Home life. It is obvious that if a man has others dependent on him who are unable to earn their own living, these dependants may be exposed to distress unless he exercises forethought; and in 1 Tim. 5. 8, Paul warns that in such a case thoughtlessness is reprehensible, and all the more so if it masquerades as " faith." " Anyone who has no forethought for his own—and particularly for his own household" (so far from being a shining example of faith) " has negatived the faith ; he is behaving worse than if he had no faith at all."
Assembly life. Paul himself exercised forethought in connection with the administration of the bounty of the saints (2 Cor. 8. 21). "We have forethought to keep things right, not only in the sight of God but also in the sight of men." Thoughtless, slipshod handling of such matters is not to be excused by saying that God knows the integrity of our conduct; it is our duty so to act that men, too, can satisfy themselves that all is in order.
Business life.
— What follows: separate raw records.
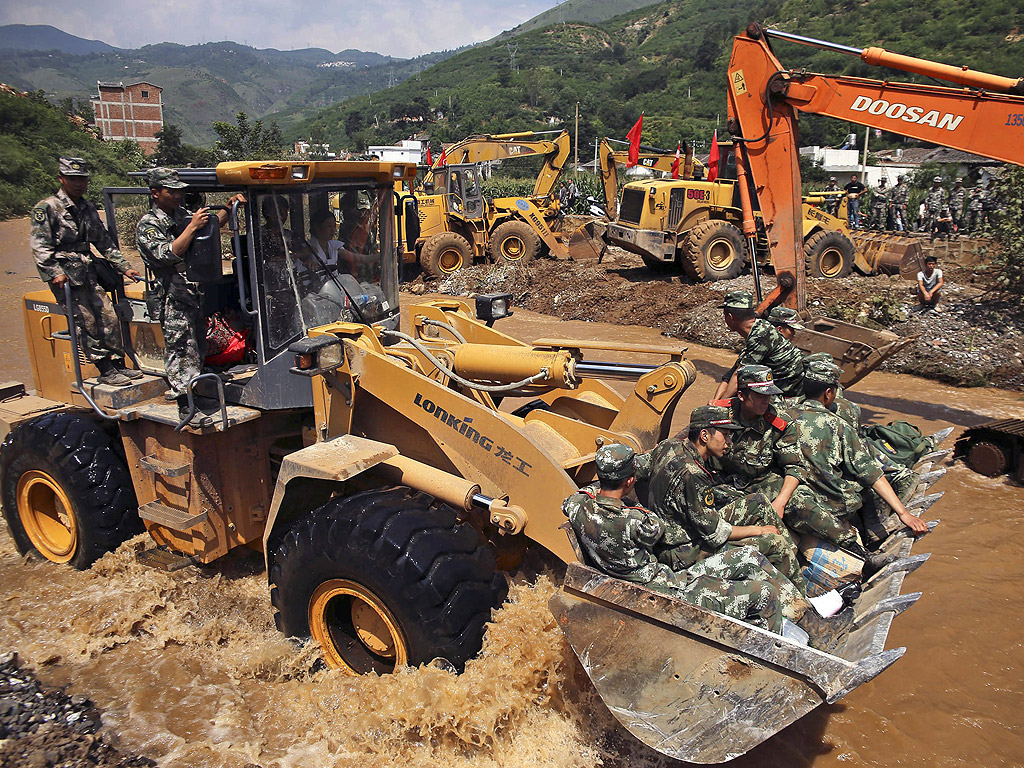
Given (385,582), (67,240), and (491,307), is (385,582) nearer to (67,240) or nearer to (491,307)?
(491,307)

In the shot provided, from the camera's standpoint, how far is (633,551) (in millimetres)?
3422

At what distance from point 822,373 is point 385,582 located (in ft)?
10.9

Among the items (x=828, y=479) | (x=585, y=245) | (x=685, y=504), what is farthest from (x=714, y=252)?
(x=685, y=504)

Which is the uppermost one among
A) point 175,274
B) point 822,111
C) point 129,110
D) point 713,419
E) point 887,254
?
point 129,110

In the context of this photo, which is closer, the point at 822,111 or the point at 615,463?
the point at 615,463

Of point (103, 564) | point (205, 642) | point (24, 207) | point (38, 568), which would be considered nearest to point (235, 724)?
point (205, 642)

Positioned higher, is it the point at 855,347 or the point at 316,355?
the point at 316,355

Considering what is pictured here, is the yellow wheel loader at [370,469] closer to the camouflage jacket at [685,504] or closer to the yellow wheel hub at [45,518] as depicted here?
the yellow wheel hub at [45,518]

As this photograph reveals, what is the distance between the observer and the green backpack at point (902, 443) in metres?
5.12

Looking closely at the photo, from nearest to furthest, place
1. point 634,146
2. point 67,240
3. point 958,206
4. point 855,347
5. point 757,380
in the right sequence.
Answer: point 757,380, point 67,240, point 855,347, point 634,146, point 958,206

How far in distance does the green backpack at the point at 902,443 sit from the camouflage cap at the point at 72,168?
5.87 meters

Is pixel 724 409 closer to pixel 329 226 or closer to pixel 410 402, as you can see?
pixel 410 402

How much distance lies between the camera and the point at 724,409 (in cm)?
436

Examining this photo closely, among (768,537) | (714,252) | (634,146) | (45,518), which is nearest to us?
(768,537)
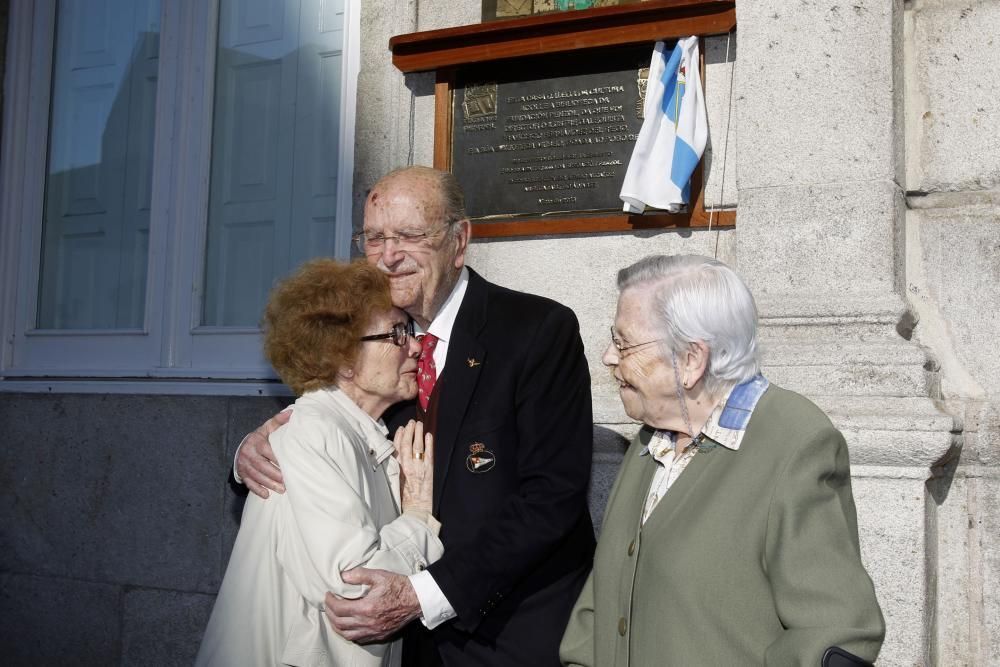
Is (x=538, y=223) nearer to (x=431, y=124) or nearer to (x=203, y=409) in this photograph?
(x=431, y=124)

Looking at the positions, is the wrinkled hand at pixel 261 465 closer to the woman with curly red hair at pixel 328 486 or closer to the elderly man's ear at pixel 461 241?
the woman with curly red hair at pixel 328 486

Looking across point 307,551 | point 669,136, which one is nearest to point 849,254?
point 669,136

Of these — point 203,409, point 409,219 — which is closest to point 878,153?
point 409,219

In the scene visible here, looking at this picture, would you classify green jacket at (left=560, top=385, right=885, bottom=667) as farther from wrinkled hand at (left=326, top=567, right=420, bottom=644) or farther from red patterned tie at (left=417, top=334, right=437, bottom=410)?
red patterned tie at (left=417, top=334, right=437, bottom=410)

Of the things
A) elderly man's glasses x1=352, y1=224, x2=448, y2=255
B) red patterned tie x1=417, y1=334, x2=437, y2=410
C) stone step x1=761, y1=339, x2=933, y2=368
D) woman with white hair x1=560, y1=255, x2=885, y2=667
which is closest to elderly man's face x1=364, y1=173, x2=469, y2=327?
elderly man's glasses x1=352, y1=224, x2=448, y2=255

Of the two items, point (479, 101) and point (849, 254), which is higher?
point (479, 101)

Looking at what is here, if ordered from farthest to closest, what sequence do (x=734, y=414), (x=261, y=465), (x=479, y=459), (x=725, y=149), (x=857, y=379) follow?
1. (x=725, y=149)
2. (x=857, y=379)
3. (x=479, y=459)
4. (x=261, y=465)
5. (x=734, y=414)

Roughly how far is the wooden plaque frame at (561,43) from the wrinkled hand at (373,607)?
232 cm

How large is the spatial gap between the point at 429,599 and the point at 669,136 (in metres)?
2.45

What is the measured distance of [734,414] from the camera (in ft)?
→ 8.14

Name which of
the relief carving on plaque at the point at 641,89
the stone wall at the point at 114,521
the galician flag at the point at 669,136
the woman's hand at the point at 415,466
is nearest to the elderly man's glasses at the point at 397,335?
the woman's hand at the point at 415,466

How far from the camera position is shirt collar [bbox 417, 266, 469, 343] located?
11.1ft

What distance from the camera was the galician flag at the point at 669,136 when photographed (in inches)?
176

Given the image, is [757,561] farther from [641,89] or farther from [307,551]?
[641,89]
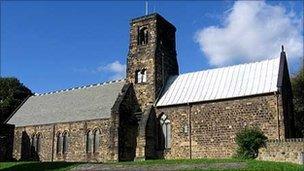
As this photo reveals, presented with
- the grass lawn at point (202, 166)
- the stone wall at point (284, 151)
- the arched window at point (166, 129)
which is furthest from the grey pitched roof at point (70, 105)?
Result: the stone wall at point (284, 151)

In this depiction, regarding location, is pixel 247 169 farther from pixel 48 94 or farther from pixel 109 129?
pixel 48 94

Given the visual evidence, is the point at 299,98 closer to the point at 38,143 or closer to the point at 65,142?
the point at 65,142

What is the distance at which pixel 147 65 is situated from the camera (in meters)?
43.6

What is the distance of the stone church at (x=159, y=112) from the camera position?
36.2 m

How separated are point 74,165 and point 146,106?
448 inches

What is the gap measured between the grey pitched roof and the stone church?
0.51 ft

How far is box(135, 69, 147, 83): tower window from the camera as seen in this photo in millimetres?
43688

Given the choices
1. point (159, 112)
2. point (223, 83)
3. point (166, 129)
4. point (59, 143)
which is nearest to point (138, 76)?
point (159, 112)

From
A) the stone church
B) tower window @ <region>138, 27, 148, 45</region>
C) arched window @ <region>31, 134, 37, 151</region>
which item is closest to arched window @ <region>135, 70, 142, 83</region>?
the stone church

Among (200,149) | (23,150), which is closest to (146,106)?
(200,149)

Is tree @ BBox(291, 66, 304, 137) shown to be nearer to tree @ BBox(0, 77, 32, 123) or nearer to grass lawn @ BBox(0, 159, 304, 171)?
grass lawn @ BBox(0, 159, 304, 171)

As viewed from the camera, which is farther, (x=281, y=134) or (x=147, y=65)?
(x=147, y=65)

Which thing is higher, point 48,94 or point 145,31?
point 145,31

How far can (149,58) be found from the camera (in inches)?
1719
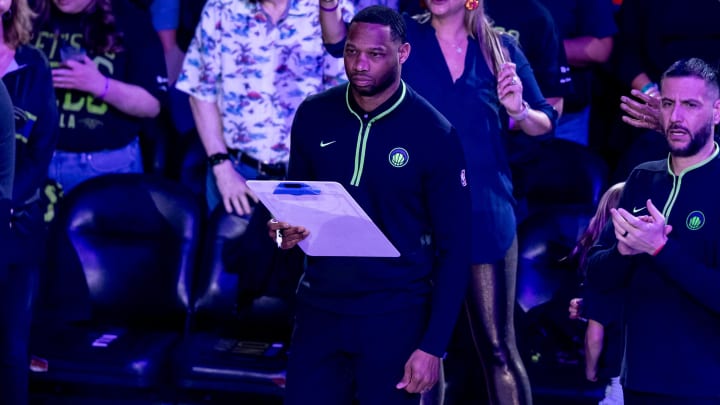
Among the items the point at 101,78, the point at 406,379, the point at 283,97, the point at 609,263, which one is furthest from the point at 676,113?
the point at 101,78

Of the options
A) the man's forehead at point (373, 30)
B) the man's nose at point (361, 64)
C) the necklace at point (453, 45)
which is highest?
the man's forehead at point (373, 30)

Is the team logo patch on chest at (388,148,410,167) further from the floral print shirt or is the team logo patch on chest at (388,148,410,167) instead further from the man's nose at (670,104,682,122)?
the floral print shirt

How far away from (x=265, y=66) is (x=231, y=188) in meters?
0.55

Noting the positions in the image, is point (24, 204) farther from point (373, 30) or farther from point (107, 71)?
point (373, 30)

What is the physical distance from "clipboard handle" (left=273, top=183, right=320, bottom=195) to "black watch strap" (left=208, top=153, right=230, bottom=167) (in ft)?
5.86

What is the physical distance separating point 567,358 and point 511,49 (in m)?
1.33

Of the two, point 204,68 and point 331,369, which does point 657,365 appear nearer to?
point 331,369

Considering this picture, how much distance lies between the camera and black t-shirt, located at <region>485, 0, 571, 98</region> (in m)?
4.94

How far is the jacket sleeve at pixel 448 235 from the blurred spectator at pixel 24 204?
1.60 meters

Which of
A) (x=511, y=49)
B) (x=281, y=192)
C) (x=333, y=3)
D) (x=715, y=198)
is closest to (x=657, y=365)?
(x=715, y=198)

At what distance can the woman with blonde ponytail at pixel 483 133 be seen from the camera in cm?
434

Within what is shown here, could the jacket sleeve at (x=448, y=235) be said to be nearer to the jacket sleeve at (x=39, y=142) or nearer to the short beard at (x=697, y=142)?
the short beard at (x=697, y=142)

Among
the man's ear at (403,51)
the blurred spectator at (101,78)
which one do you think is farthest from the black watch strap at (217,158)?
the man's ear at (403,51)

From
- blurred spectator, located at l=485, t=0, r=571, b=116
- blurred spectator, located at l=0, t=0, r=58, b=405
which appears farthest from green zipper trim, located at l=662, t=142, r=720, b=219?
blurred spectator, located at l=0, t=0, r=58, b=405
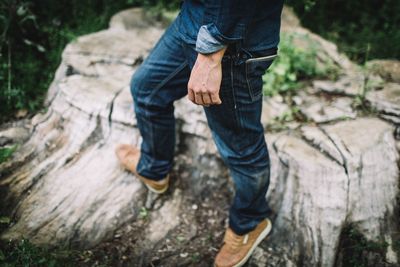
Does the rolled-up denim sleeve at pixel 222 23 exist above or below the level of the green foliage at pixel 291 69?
above

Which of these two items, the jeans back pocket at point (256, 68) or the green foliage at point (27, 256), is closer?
the jeans back pocket at point (256, 68)

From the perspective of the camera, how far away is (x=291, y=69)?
11.3ft

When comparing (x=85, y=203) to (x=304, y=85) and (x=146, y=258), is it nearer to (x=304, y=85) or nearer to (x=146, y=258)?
(x=146, y=258)

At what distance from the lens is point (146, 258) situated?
2.49 m

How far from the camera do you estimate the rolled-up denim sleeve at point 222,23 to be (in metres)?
1.50

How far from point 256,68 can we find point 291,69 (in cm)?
183

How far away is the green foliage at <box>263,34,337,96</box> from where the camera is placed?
10.7 ft

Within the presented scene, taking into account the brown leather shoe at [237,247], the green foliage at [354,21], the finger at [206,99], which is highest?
the finger at [206,99]

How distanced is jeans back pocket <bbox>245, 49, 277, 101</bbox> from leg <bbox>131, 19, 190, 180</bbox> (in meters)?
0.43

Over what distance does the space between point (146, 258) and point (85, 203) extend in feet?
1.94

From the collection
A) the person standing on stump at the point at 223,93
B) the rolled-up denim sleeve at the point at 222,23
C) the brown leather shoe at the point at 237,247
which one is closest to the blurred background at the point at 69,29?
the person standing on stump at the point at 223,93

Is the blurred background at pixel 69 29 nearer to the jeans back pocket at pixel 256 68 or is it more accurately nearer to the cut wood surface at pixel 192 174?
the cut wood surface at pixel 192 174

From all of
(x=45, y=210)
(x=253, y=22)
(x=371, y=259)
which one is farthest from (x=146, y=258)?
(x=253, y=22)

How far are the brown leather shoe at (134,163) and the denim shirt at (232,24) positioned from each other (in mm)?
1240
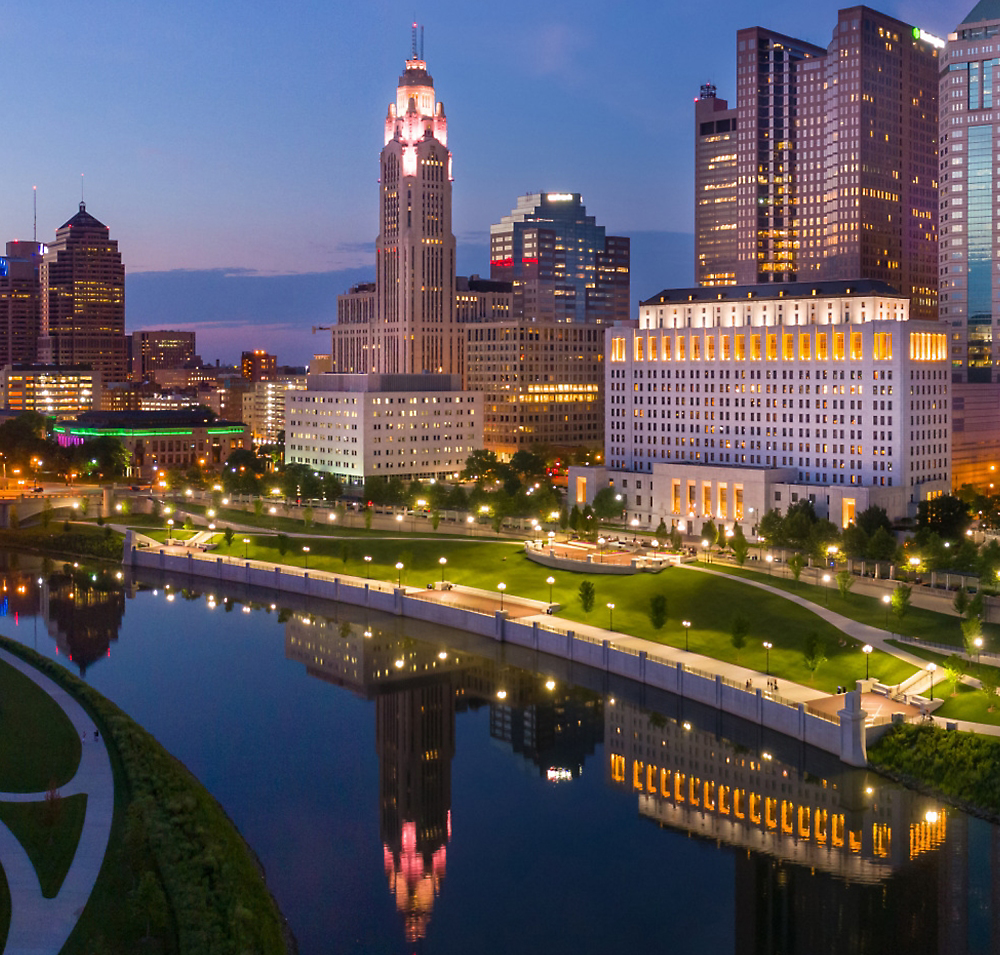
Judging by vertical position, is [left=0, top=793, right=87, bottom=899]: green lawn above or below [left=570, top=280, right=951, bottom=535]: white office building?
below

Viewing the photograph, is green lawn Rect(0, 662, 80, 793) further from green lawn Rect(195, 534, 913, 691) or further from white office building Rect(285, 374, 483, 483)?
white office building Rect(285, 374, 483, 483)

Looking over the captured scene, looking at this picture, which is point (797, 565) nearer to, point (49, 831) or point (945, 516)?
point (945, 516)

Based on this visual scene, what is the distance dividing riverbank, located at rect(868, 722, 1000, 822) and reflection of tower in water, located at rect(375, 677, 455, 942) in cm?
2240

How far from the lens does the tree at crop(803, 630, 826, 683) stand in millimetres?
72562

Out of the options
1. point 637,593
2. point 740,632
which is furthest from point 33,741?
point 637,593

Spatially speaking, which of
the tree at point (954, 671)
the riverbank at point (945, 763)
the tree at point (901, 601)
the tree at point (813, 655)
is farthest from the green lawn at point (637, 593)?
the riverbank at point (945, 763)

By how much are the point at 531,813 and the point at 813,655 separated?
71.7 feet

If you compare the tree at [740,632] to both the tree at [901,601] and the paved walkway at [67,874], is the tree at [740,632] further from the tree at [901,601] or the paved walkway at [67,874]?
the paved walkway at [67,874]

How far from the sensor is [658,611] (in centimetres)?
8569

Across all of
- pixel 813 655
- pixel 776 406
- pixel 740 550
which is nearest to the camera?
pixel 813 655

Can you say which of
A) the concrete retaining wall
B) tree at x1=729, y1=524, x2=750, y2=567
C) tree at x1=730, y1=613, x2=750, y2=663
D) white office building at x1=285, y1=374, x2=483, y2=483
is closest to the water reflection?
the concrete retaining wall

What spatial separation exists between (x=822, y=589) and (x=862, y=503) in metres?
30.2

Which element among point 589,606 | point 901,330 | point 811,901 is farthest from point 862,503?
point 811,901

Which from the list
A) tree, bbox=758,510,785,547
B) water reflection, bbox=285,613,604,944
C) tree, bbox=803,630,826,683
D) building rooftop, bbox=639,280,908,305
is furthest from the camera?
building rooftop, bbox=639,280,908,305
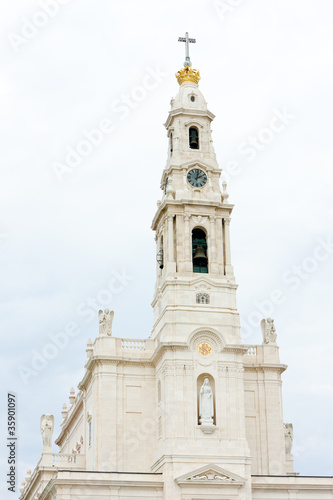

Similar language is used, but applying to another field, in Rom. 12. 17. Here, what is in view is the Christian's behaviour amongst men in the world ; he is to " have forethought to keep everything right in the sight of everybody." It would be far from commendable for a Christian so to neglect the responsibilities of life (even on the pretext of engaging in Christian work) that his affairs became embarrassed, and others suffered loss through his neglect.
There is, however, an evil kind of forethought. Exercise no forethought about the lusts of the flesh (Rom. 13. 14). Shameful indeed would it be for a Christian to spend time and thought planning and prearranging matters so as to fit this worldly amusement or that into a crowded life, or studying how circumstances may be so manipulated as to minister to self-gratification and obviate the reproach of Christ. To one thus engaged, planning ahead for ease and pleasure, God said " Thou fool " (Luke 12. 20).